Suppose that $\mathscr{P}$ is a partition of A and suppose $xQy$ if there exists $C \in \mathscr{P}$ such that $x \in C$ and $y \in C$. Prove that Q is symmetric and Q is reflexive on A.
Proof.
Let $x \in A$ and $y \in A$.
Assume that $xQy$. By definition, for all $x \in A$ and $y \in A$, if $xQy$, then $yQx$. Therefore, $\exists C \in \mathscr{P}$ such that $x \in C$ and $y \in C$. Therefore $yQx$. Hence Q is symmetric.
Let $x \in A$.
By definition, the partition of A is represented as $$A =\bigcup_{c\in \mathscr{P}}C.$$ Since $x \in A$, it follows that $x \in \bigcup_{c \in \mathscr{P}}C$. So $\exists C \in \mathscr{P}$ such that $x \in C$. Hence $xQx$. Q is reflexive.
These are my proofs. If needed, can someone correct them?
There's an issue here; this is not "by definition," and is in fact precisely what you're trying to conclude, so it's not OK to claim that $y Q x$ yet.
It might be slightly better to explicitly restate that we can conclude for this $C$ that "$y \in C$ and $x \in C$", in that order.
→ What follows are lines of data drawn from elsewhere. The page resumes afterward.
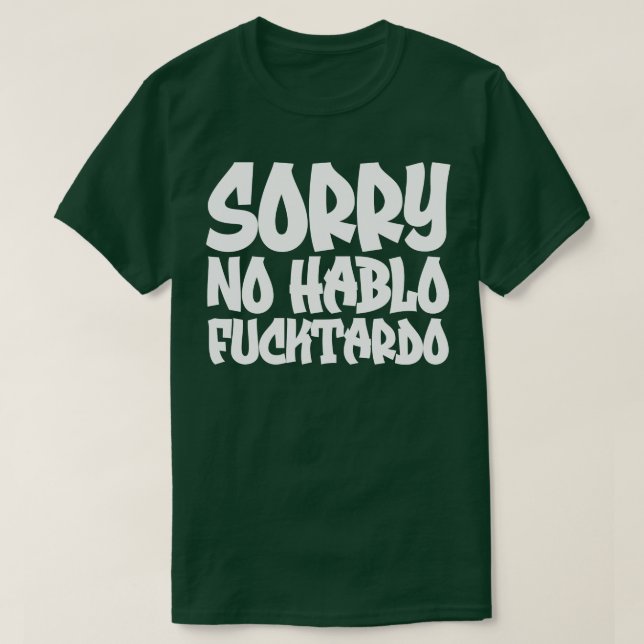 T-shirt Désolé Non Hablo Fucktardo 2 (Design devant)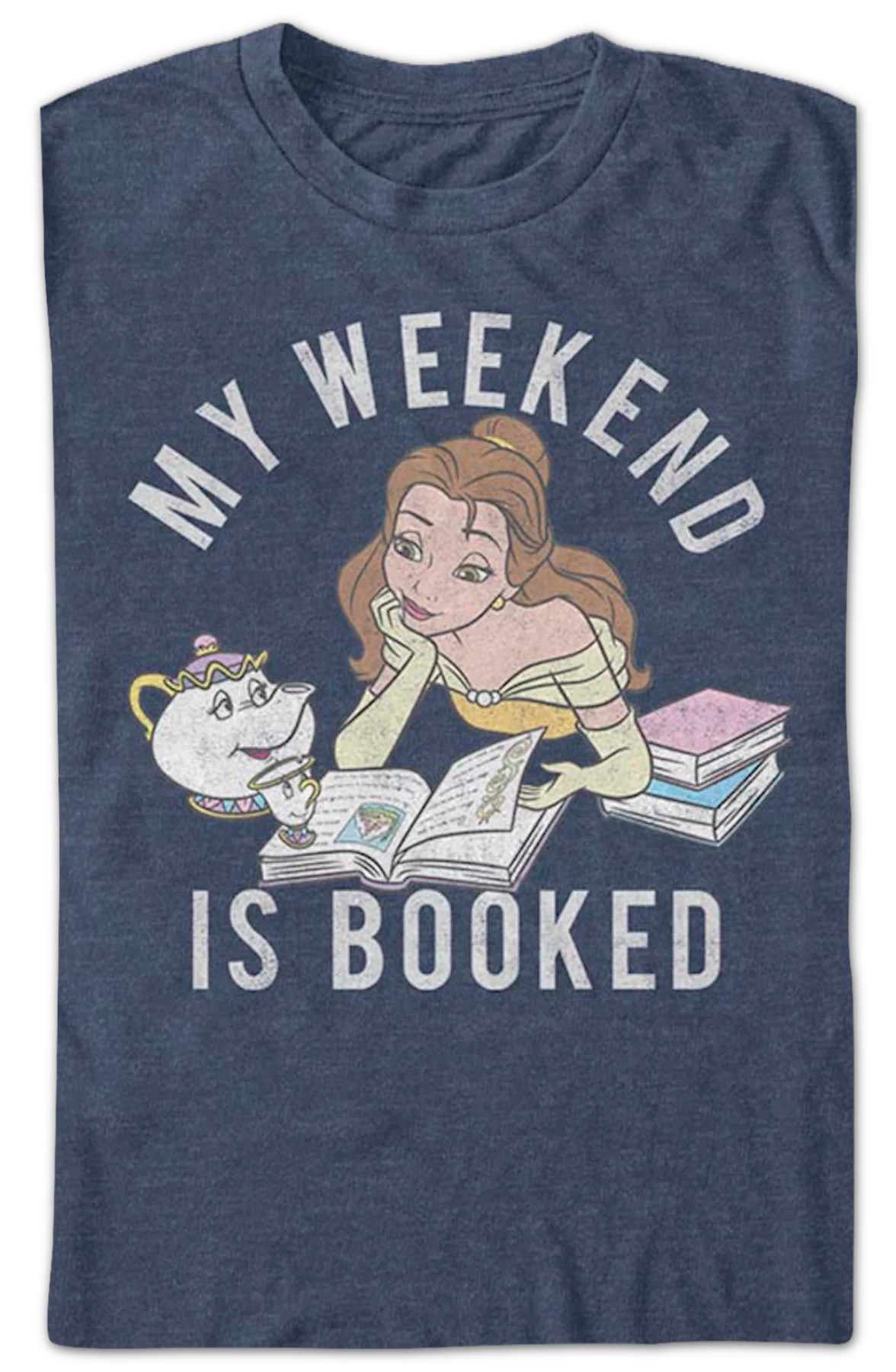 My Weekend Is Booked Beauty And The Beast T-Shirt - Image 2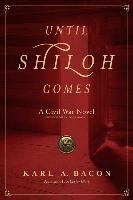 Until Shiloh Comes: A Civil War Novel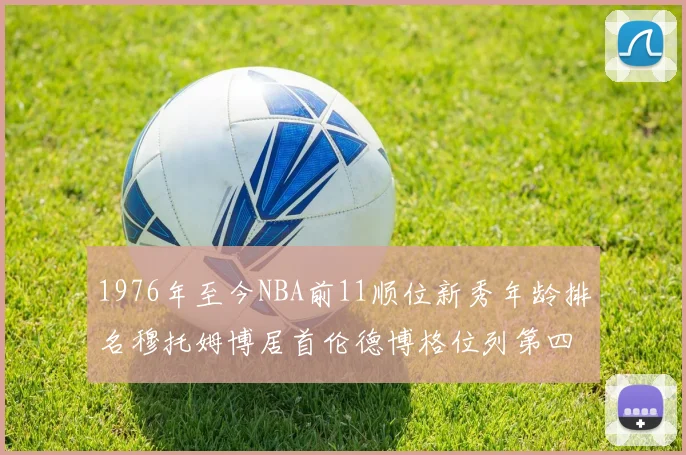 1976年至今NBA前11顺位新秀年龄排名穆托姆博居首伦德博格位列第四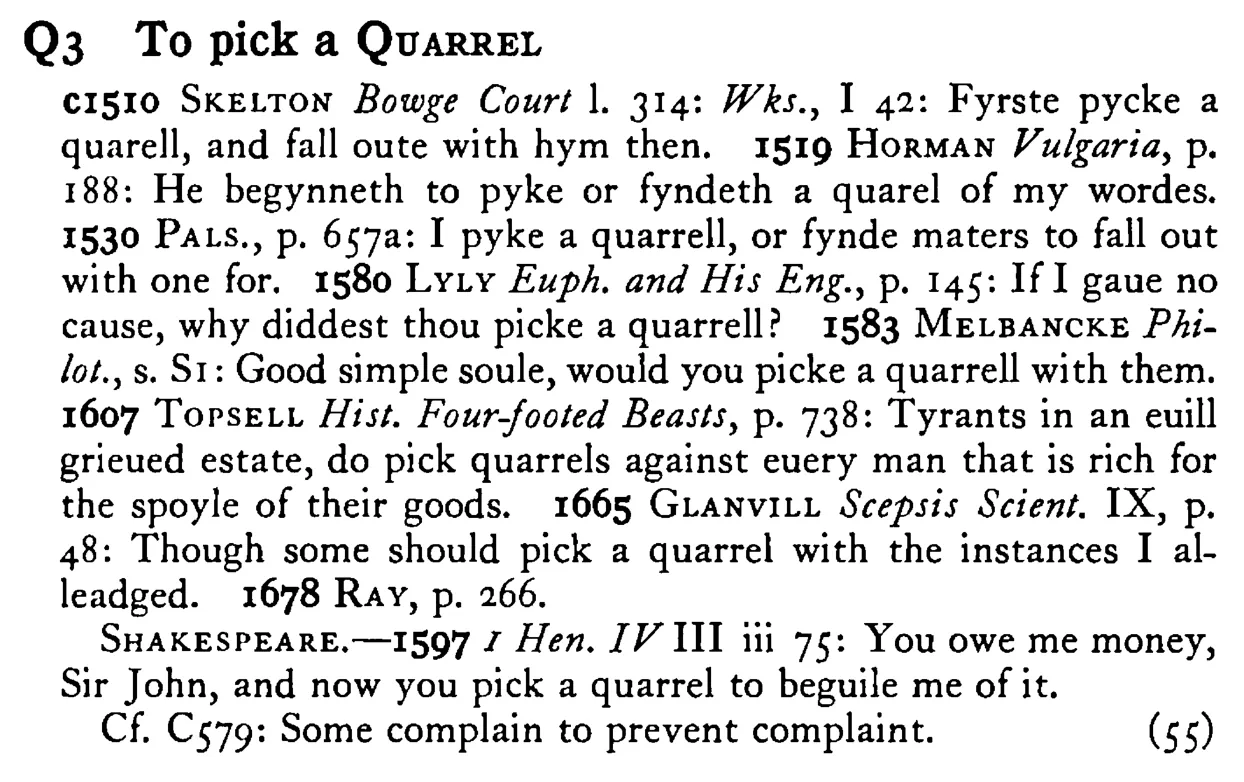 To pick a QUARREL - a scanned entry from Tilley's 1950 Dictionary of Proverbs.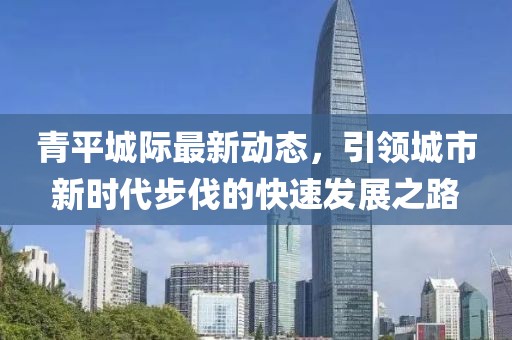 青平城际最新动态，引领城市新时代步伐的快速发展之路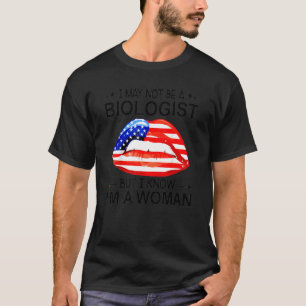Camiseta Lips que quizás no sea bióloga pero sé que soy muj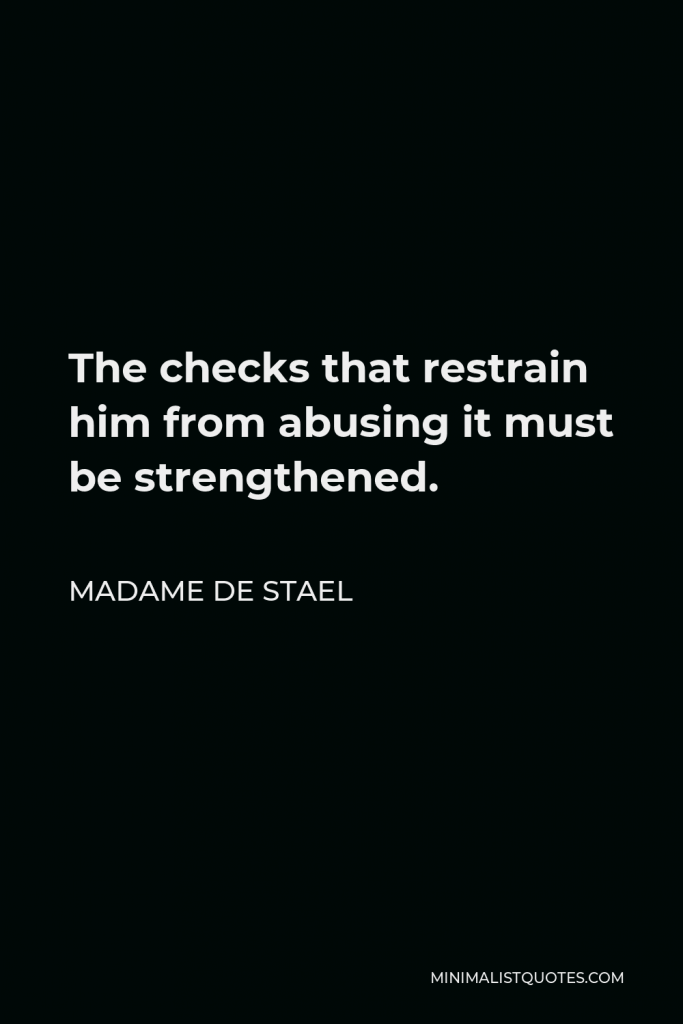 Madame de Stael Quote - The checks that restrain him from abusing it must be strengthened.
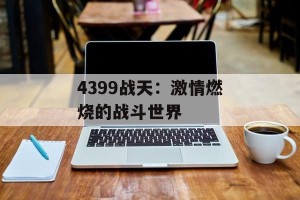 4399战天：激情燃烧的战斗世界
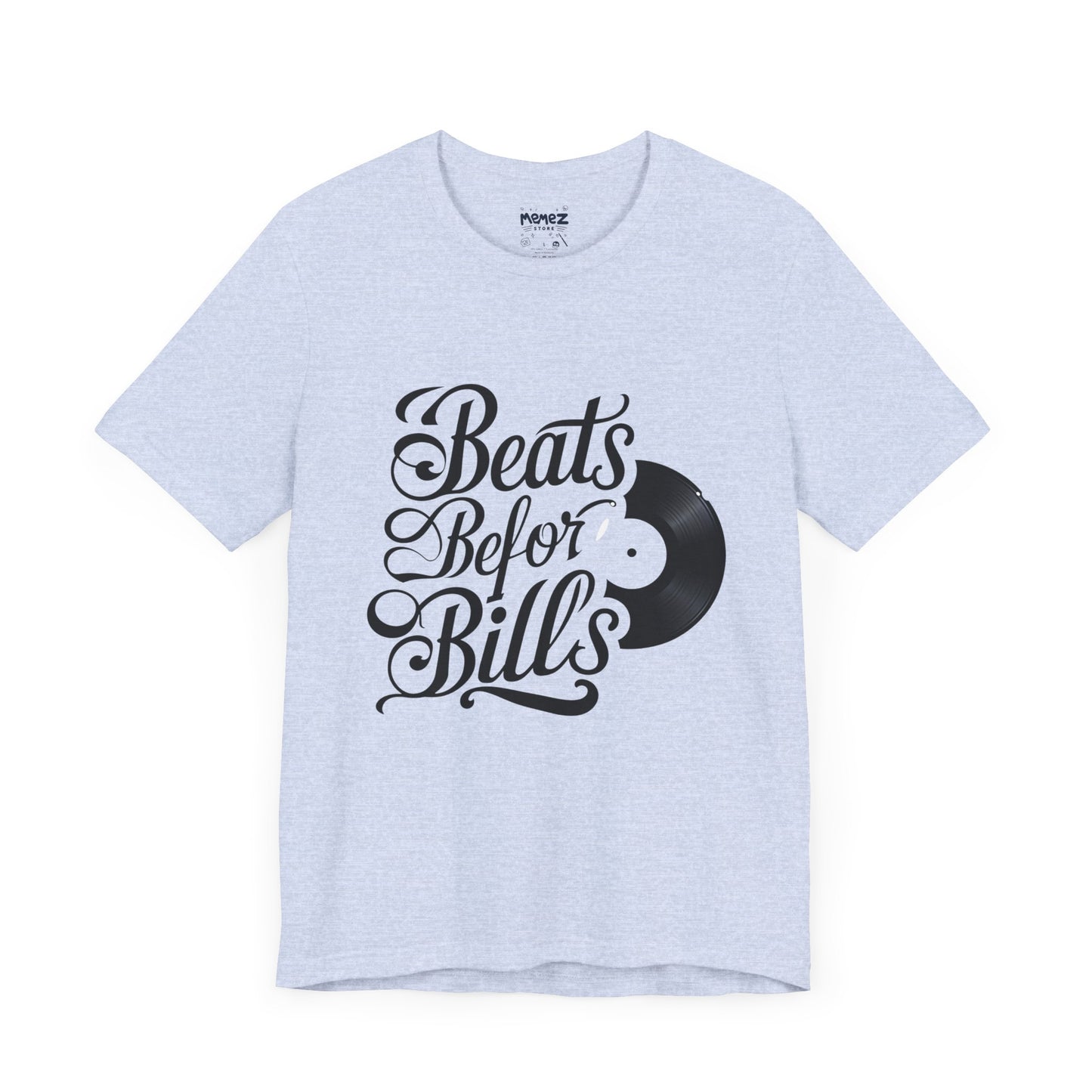Music Lover's Unisex Tee - Beats Before Bills by Memez Store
This is obviously true, but it's the crux of why you can claim that $y Q x$. Whether or not this is imperative depends on how picky your teacher is, most likely.
Again, it may be worth explicitly saying that "for this $C$, we can say '$x \in C$ and $x \in C$.'" But this feels even more nitpicky than the last thing and may be unnecessary.
(This whole thing mostly looks good, by the way! The only serious problem is the one about prematurely claiming that $y Q x$.)